Los investigadores analizaron 185 muestras de agua de cinco áreas protegidas entre 2016 y 2024: Yellowstone, Grand Teton, el Lago Mead, el Parque Nacional Olympic y el Monumento Nacional Volcánico Newberry. Los resultados revelaron que el 34% de las muestras (63 en total) dieron positivo en Yellowstone, el Lago Mead y Grand Teton, mientras que en Olympic y Newberry no se detectó presencia de la ameba.
Importante: Hasta la fecha, no se han registrado infecciones ni muertes asociadas a esta ameba en estos lugares.
¿Qué es la Naegleria fowleri y por qué es peligrosa?
La Naegleria fowleri es un microorganismo unicelular que habita en aguas dulces cálidas, como lagos, ríos y manantiales termales. Su nombre popular proviene de su capacidad para infectar y destruir el tejido cerebral, causando una enfermedad conocida como meningoencefalitis amebiana primaria (PAM).
Según los datos de los Centros para el Control y Prevención de Enfermedades (CDC) de EE.UU., las infecciones por esta ameba son extremadamente raras, pero cuando ocurren, son casi siempre mortales (con una tasa de letalidad del 98%).
Desde 1962 hasta 2024, se han reportado 167 casos en EE.UU., de los cuales solo cuatro personas sobrevivieron.
¿Cómo se produce la infección?
La infección ocurre cuando el agua contaminada con la ameba entra por la nariz y alcanza el cerebro. No se transmite por beber agua ni de persona a persona.
Los factores de riesgo incluyen:
- Baños o inmersiones en aguas dulces cálidas, especialmente en verano tras períodos de altas temperaturas.
- Bucear o saltar de cabeza en aguas estancadas o poco profundas.
- Remover el sedimento en zonas de aguas termales o ríos.

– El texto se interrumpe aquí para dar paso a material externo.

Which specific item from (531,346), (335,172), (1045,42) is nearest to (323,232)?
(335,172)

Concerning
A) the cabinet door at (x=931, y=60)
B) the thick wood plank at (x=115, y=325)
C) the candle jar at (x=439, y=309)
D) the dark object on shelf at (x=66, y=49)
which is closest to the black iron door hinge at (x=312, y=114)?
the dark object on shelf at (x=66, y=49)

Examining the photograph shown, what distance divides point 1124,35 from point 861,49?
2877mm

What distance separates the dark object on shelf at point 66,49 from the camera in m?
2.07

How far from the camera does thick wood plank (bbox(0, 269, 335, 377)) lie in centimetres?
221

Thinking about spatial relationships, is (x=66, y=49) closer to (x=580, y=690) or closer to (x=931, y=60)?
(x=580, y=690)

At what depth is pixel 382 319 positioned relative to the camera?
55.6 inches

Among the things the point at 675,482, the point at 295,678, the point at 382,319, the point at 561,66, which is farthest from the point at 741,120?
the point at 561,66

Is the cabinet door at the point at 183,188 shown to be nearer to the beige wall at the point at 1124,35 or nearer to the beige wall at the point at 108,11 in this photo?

¿Cómo reducir el riesgo de infección?
Los expertos de los CDC recomiendan las siguientes medidas para minimizar el riesgo:
- Usar pinzas nasales al sumergirse en aguas dulces o termales.
- Evitar bucear o saltar de cabeza en aguas desconocidas o poco profundas.

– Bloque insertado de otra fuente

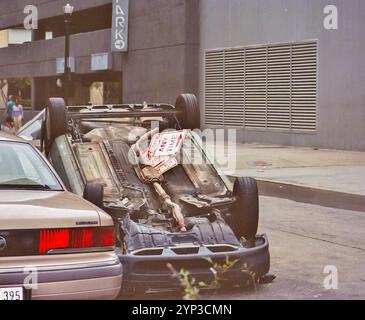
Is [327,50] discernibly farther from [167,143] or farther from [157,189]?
[157,189]

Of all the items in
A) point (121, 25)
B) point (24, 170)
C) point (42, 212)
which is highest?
point (121, 25)

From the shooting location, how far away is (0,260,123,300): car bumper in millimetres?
4652

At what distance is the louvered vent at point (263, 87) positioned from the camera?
2581 cm

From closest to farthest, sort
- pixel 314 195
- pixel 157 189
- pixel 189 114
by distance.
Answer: pixel 157 189, pixel 189 114, pixel 314 195

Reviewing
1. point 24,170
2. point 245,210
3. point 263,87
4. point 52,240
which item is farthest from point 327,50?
point 52,240

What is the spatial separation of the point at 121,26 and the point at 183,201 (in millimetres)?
29462

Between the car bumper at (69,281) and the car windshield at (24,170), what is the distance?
1119 mm

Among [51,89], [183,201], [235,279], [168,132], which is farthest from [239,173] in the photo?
[51,89]

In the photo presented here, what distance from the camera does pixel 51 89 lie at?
45562 mm

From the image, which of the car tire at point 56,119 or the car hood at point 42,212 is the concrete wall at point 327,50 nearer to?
the car tire at point 56,119

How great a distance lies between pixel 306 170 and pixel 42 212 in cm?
1359

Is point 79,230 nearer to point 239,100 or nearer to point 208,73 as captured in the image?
point 239,100

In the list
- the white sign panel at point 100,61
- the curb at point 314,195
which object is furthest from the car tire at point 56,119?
the white sign panel at point 100,61

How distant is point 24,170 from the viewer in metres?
6.05
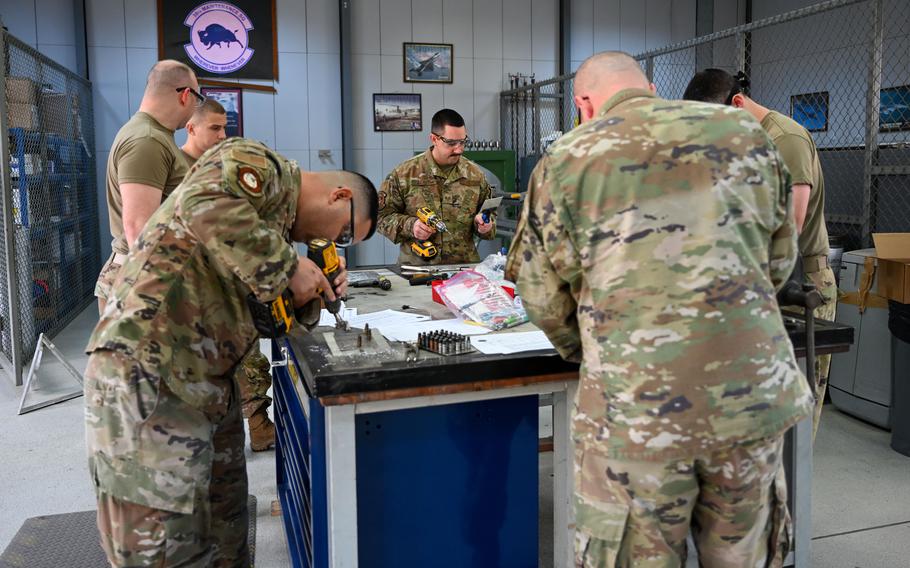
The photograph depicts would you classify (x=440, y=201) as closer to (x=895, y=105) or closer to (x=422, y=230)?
(x=422, y=230)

- Mantener la cabeza fuera del agua en manantiales termales.
- No remover el fondo de ríos, lagos o manantiales, ya que la ameba prolifera en sedimentos cálidos.

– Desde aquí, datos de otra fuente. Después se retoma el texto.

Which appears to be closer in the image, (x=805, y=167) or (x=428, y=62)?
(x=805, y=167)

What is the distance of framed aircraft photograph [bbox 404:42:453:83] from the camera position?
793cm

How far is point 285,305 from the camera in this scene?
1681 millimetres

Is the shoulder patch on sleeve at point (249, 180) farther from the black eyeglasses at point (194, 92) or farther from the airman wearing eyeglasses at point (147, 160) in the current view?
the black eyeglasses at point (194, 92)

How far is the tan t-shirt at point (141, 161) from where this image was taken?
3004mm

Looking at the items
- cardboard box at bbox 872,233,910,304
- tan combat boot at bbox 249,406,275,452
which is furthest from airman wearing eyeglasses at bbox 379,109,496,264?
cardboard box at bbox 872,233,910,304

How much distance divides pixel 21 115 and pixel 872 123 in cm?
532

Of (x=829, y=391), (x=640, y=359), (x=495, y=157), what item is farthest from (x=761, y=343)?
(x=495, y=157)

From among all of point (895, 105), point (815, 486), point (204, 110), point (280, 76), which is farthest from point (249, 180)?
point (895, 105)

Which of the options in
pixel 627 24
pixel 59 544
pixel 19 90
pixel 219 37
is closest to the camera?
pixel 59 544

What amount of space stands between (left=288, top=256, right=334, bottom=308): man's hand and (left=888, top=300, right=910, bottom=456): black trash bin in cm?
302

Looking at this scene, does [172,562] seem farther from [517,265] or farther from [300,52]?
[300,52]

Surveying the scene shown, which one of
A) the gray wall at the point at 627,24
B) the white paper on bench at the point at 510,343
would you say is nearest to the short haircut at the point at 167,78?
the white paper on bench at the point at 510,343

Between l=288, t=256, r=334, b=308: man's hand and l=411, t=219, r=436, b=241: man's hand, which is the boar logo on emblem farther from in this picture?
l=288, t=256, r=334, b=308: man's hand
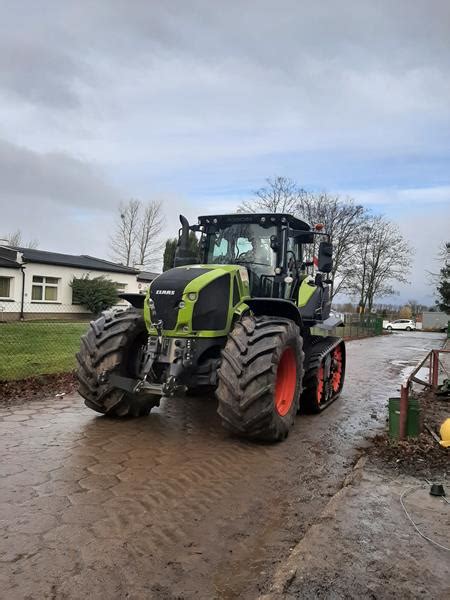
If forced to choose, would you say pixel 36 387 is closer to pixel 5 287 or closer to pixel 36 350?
pixel 36 350

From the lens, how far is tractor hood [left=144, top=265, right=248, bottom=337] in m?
5.67

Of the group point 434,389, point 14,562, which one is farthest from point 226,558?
point 434,389

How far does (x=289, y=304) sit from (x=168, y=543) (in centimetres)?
340

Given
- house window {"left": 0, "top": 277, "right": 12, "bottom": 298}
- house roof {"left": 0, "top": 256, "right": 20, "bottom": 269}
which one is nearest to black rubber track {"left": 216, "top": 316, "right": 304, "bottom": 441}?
Answer: house roof {"left": 0, "top": 256, "right": 20, "bottom": 269}

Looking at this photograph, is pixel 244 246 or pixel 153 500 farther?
pixel 244 246

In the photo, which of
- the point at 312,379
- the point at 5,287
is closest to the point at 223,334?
the point at 312,379

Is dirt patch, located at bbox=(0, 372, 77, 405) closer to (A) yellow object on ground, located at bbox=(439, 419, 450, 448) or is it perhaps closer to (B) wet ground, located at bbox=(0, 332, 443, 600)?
(B) wet ground, located at bbox=(0, 332, 443, 600)

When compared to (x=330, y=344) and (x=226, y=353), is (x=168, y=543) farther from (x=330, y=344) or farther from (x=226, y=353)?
(x=330, y=344)

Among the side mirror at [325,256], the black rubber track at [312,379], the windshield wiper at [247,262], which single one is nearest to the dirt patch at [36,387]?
the windshield wiper at [247,262]

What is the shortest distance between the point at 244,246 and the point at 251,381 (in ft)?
8.17

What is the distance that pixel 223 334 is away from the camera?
5.90 m

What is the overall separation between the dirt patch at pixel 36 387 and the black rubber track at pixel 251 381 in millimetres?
3815

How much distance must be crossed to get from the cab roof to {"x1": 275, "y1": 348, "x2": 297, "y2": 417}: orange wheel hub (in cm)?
192

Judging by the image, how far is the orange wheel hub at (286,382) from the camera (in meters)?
6.07
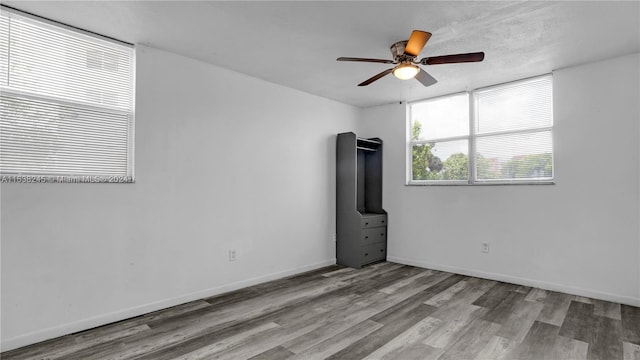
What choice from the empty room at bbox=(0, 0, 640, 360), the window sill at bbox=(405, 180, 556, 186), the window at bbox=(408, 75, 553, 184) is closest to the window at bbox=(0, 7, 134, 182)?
the empty room at bbox=(0, 0, 640, 360)

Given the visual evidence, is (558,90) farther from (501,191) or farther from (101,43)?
(101,43)

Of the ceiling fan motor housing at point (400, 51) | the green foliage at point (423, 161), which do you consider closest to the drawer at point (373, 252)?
the green foliage at point (423, 161)

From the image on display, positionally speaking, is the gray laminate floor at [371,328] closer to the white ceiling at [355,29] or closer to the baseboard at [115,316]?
the baseboard at [115,316]

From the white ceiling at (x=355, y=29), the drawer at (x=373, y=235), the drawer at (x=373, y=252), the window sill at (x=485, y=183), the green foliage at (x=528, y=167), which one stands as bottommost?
the drawer at (x=373, y=252)

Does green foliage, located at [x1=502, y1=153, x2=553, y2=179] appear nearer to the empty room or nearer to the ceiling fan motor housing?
the empty room

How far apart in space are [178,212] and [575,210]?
4241 mm

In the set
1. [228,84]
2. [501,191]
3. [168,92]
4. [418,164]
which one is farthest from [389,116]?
[168,92]

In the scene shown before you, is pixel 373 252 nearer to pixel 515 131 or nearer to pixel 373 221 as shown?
pixel 373 221

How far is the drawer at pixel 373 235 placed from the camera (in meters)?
4.77

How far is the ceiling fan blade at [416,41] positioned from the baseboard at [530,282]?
10.0 ft

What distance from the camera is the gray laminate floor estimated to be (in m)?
2.34

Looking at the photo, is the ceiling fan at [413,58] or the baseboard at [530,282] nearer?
the ceiling fan at [413,58]

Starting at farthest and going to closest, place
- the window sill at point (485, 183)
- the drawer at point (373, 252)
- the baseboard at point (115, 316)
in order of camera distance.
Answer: the drawer at point (373, 252), the window sill at point (485, 183), the baseboard at point (115, 316)

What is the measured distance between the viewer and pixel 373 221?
493 cm
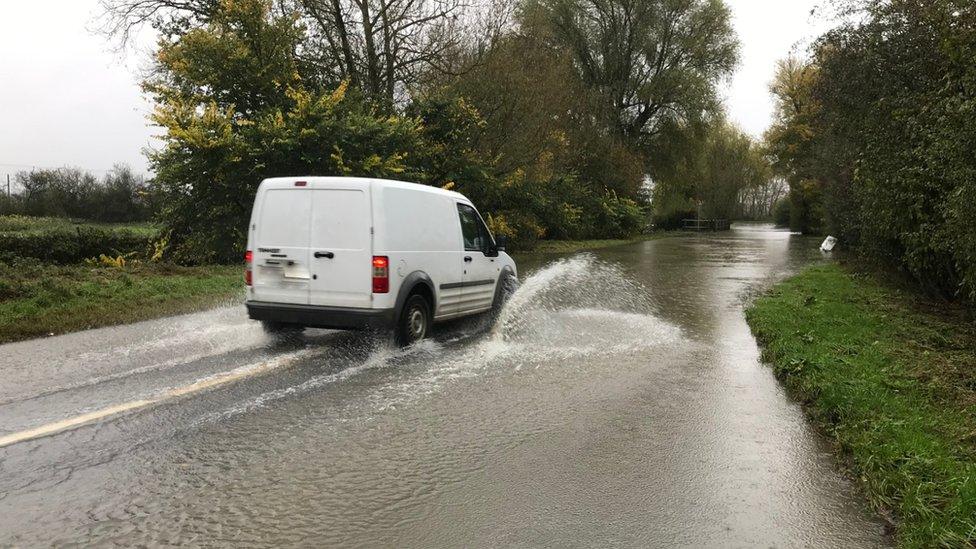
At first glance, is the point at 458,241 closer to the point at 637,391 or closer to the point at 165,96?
the point at 637,391

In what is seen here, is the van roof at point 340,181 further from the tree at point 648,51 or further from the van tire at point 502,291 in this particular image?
the tree at point 648,51

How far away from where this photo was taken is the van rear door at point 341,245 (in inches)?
292

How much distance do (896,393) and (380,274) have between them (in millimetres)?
5105

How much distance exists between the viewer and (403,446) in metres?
4.62

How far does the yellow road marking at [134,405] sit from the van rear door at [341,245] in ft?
3.11

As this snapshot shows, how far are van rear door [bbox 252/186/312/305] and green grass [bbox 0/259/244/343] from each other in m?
2.86

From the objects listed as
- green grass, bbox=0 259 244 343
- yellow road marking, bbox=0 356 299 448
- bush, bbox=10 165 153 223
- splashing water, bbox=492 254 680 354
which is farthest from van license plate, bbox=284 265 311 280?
bush, bbox=10 165 153 223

Síntomas de la infección por Naegleria fowleri
Los primeros síntomas de la PAM aparecen entre 1 y 9 días después de la exposición y pueden incluir:
- Dolor de cabeza intenso.
- Fiebre.
- Náuseas y vómitos.
- Rigidez en el cuello.
- Confusión y desorientación.
- Pérdida de equilibrio.
- Alucinaciones.
La enfermedad progresa muy rápidamente. Según los CDC, la mayoría de los pacientes fallecen en un plazo de 18 días tras la aparición de los primeros síntomas, y muchos entran en coma tras solo 5 días.
Nota importante: Aunque el riesgo de infección es bajo, es fundamental conocer los síntomas y actuar con rapidez si se sospecha de una exposición. La PAM requiere atención médica inmediata.